Reply #26 Top
Exactly. We can't have everything so we should have that which serves the purpose best.
Reply #27 Top
Let me put this in another way. You have 4 bucks. An ice-cream costs 2 a cherry 3. You want the ice-cream more, but you buy the cherry and complain you didn't have enough money. Now change the words: red capes on campaign map = cherry, some other feature = ice-cream, money = memory. That's a design decision. Sure it would be best to have 5 bucks, but if you only have 4, you need to pick where to use it.
Reply #28 Top

The argument could be made that if you keep offering cherries or ice-cream, there's no incentive to have them together.

Also, food metaphors are wrong and you should be ashamed. ;)

Reply #29 Top

Quoting Vallu751, reply 26
Exactly. We can't have everything so we should have that which serves the purpose best.
End of Vallu751's quote

We CAN have everything!  Just as soon as we ditch 32 bit.  That is the point.

Hell, by your own analogies, 32 bit is what we're choosing to get rid of so that we can have everything else.

Reply #30 Top
Very well, I now see the light :-) 64 bit it is then, others can eat cake! Sorry about yet another food analogy, MarvinKosh :p
Reply #31 Top

AD topic - Minecraft is significantly faster when run under 64bit Java, with large enough memory available.
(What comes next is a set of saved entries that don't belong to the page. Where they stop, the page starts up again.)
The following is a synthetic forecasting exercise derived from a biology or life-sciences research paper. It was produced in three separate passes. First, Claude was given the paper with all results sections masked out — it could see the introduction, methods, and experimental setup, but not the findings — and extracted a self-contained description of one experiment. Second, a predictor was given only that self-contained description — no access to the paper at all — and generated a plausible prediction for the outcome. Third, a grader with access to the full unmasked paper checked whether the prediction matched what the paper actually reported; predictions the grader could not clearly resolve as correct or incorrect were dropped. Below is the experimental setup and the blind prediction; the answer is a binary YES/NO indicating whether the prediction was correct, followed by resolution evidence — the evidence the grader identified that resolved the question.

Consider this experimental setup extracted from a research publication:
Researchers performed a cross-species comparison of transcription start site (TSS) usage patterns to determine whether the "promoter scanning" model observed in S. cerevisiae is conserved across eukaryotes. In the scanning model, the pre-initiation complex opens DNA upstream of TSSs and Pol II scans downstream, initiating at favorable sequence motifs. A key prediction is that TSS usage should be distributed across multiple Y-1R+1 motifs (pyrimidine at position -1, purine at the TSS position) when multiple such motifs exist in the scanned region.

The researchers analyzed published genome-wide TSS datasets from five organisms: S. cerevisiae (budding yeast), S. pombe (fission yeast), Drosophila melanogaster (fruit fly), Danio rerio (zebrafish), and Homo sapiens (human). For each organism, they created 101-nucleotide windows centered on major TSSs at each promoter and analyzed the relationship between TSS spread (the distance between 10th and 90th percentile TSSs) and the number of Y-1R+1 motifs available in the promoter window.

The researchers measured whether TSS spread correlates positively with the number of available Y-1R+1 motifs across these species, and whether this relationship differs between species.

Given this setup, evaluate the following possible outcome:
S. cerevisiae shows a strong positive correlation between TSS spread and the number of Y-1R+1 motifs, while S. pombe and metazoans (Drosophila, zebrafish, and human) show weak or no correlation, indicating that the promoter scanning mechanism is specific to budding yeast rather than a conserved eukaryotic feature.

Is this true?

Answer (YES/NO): NO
Too bad Dwarf Frotress cannot, and will not be able to take advantage of 64bit systems.

Reply #32 Top

Honestly I personally don't really care if a game is 64 bit or 32 bit. I see a 32 bit as a good way for me to multitask. At least I know that the remaining ram can be used to run other programs instead gobling up all of remaining ram, whatever I am not using. I think these days it is all about the graphics card, Since graphics cards has like a max of 2 gb unless you go insane on your graphics card with 7gb of ram, 4gb is pretty sufficient, remember graphics cards pump out numbers and ram does logic.

Reply #33 Top

Quoting ice27828, reply 32
I see a 32 bit as a good way for me to multitask. At least I know that the remaining ram can be used to run other programs instead gobling up all of remaining ram, whatever I am not using.
End of ice27828's quote

64 bit apps do use more memory but they don't magically use all of it.  They use as much as the game needs, just like 32 bit apps.

Reply #34 Top

Quoting Frogboy, reply 5
This is incredibly important to the industry.
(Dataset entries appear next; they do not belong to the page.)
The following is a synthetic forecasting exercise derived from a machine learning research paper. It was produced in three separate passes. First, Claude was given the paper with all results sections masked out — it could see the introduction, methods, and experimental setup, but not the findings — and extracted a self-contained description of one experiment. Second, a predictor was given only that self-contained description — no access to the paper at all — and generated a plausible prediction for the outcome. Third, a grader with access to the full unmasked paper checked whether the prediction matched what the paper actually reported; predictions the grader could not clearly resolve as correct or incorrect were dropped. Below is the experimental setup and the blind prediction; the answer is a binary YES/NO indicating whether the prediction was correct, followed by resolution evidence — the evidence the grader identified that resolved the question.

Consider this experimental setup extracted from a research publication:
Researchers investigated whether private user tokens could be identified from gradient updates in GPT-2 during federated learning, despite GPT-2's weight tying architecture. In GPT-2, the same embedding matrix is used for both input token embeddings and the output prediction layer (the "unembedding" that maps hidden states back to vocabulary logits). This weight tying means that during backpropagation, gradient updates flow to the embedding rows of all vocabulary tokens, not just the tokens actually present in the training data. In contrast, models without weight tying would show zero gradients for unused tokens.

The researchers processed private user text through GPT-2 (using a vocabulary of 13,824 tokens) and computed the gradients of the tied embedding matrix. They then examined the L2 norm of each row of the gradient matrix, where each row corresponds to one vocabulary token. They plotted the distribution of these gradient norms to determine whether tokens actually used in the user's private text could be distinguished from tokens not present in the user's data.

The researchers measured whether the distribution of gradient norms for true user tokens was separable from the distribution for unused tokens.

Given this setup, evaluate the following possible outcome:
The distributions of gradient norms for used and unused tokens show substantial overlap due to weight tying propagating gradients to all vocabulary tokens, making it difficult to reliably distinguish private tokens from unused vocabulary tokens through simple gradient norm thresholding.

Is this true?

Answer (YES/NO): NO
Not having access to more memory is very limiting these days.

For instance, for those of you who have read Elemental: Destiny's Embers, you know that the Fallen aren't just "big humans".  They are, effectively, a collection of fantasy archetypes.  The Ironeers are supposed to be dwarves.  

But we can't have lots of equally equippable body types because we can't fit it in memory. Obviously budget is a limiter as well but FE has, effectively, an unlimited budget. What we don't have is unlimited memory. 
End of Frogboy's quote

 

How much would it theoretically cost to make a 64-bit Iron engine?